Oleh karena di lantai 11 itu, penulis (saya) dan Wolas Krenak sebagai jurnalis yang ditempatkan di press room DPR, ruangan khusus untuk para wartawan yang ngepos di Senayan. Telepon dari lantai 11 Fraksi Golkar DPR RI berdering karena Pak JP Solossa, salah satu pimpinan Fraksi. Penulis dan Wolas diminta datang ke lantai 11 ruangan Pak Jaap Solossa.

Setiba di ruangan kerja Pak Jaap, sudah ada Pak Simon Morin, Tonny Rahail, Lukas Karel Degei, Martina Mehue, dan SM Tampubolon. Rapat singkat yang berlangsung sekitar 15 menit memutuskan skenario akan ada manuver politik dari seluruh Anggota DPR/MPR dari Irian Jaya.

Manuver segera dilakukan apabila dalam sidang yang digelar Irian Jaya atau Papua tidak memperoleh kebijakan dan status otsus, seluruh anggota parlemen asal Papua akan mengeluarkan statemen mengumumkan Papua merdeka di gedung DPR/MPR RI agar masyarakat dan komunitas internasional tahu.

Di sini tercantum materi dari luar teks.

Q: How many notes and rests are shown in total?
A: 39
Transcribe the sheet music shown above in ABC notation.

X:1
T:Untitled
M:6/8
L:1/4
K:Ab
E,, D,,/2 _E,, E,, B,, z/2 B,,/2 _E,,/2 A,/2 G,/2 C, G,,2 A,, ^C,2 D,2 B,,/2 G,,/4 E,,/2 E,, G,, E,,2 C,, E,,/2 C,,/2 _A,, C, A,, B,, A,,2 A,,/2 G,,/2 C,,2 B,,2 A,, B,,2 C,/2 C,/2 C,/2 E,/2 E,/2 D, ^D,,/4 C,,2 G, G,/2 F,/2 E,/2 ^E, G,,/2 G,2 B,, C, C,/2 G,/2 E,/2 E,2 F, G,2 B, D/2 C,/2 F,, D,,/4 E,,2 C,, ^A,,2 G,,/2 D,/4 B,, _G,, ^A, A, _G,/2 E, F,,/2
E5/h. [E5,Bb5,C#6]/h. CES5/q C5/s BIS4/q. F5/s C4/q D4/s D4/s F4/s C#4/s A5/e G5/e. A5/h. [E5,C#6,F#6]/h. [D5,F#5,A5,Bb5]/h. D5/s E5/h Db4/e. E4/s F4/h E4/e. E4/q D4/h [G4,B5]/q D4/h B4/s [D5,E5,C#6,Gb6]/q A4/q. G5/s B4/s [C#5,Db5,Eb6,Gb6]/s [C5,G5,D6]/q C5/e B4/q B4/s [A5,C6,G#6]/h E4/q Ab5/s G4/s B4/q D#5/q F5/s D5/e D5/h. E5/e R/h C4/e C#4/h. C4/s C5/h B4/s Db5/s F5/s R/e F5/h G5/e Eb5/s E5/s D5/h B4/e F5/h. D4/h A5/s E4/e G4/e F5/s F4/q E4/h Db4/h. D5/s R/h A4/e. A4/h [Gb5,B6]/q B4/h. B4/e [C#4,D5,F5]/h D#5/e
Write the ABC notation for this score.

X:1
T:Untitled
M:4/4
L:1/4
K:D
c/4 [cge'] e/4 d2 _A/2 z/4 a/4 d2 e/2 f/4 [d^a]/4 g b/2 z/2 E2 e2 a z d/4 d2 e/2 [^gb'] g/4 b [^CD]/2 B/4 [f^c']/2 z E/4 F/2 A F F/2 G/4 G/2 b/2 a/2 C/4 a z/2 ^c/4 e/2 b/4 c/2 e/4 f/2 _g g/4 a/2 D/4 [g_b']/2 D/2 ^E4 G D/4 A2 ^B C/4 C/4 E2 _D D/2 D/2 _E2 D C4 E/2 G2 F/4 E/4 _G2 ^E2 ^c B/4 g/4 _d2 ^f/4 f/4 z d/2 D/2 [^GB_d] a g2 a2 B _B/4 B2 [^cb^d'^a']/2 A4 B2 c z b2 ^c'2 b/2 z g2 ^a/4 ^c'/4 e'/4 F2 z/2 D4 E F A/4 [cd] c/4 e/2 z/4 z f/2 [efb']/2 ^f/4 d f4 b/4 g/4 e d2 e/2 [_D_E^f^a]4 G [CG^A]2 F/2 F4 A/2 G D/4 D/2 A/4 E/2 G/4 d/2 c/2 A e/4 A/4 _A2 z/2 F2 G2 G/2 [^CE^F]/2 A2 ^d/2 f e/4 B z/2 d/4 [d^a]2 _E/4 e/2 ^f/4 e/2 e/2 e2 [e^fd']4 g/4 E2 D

Skenario ini diatur oleh SP Morin, Jaap Solossa, Toni Rahail, dan Lukas Karel Degei. Tugas penulis dan Wolas Krenak adalah mengorganisir seluruh wartawan dalam dan luar negeri, dimobilisasi untuk meliput momen di dalam Sidang Umum MPR RI tentang GBHN.

Tatkala Sidang dibuka oleh Akbar Tanjung, langsung diinterupsi SP Morin dan JP Solossa dengan nada mengancam. Apabila Irian Jaya atau Papua tidak diberikan status khusus seperti Aceh, maka detik dan jam ini pula kami anggota parlemen dari Irian Jaya memproklamasikan Papua merdeka.

Rupanya trik dan manuver politik ini memperoleh sorotan dari seluruh media cetak dan elektronik, baik nasional dan internasional. Trik dan manuver politik itu berhasil ditanggapi pimpinan rapat Akbar Tanjung dari meja sidang.

Akbar Tanjung kemudian menyuruh SP Morin dan Jaap Solossa dan seluruh anggota parlemen asal Irian Jaya duduk. Tak lama, Akbar Tanjung mengetuk palu sidang dengan keputusan: Irian Jaya juga memperoleh status otsus.

Akhir trik dan manuver politik itu: sidang secara aklamasi menyatakan mendukung sepenuhnya Irian Jaya memperoleh status khusus dan dicantumkan dalam Tap MPR Nomor IV/MPR Tahun 1999.

Demikian secuil kenangan mengenang senior, kakanda SP Morin, Jaap Solossa, Tonny Rahail, Lukas Karel Degei, Sulaeman Hamzah, dan John Fakhiri, dan kawan-kawan terkait latar perjuangan Papua memperoleh status otonomi khusus hingga saat ini.

Selamat jalan senior, kakanda SP Morin, sosok putra asli Papua yang rendah hati. Ada pelajaran berharga yang penulis peroleh dari para senior ini yaitu bagaimana memperjuangkan aspirasi politik sesuai sistem dan mekanisme dalam negara ini.

Selamat jalan untuk senior, kakanda SP Morin dan para senior yang telah mendahului memenuhi panggilan Tuhan menuju rumah-Nya. Semoga kaka SP Morin, Pak JP Solossan, dan para senior yang sudah berpulang damai dalam keabadian Allah dan para kudus di Surga.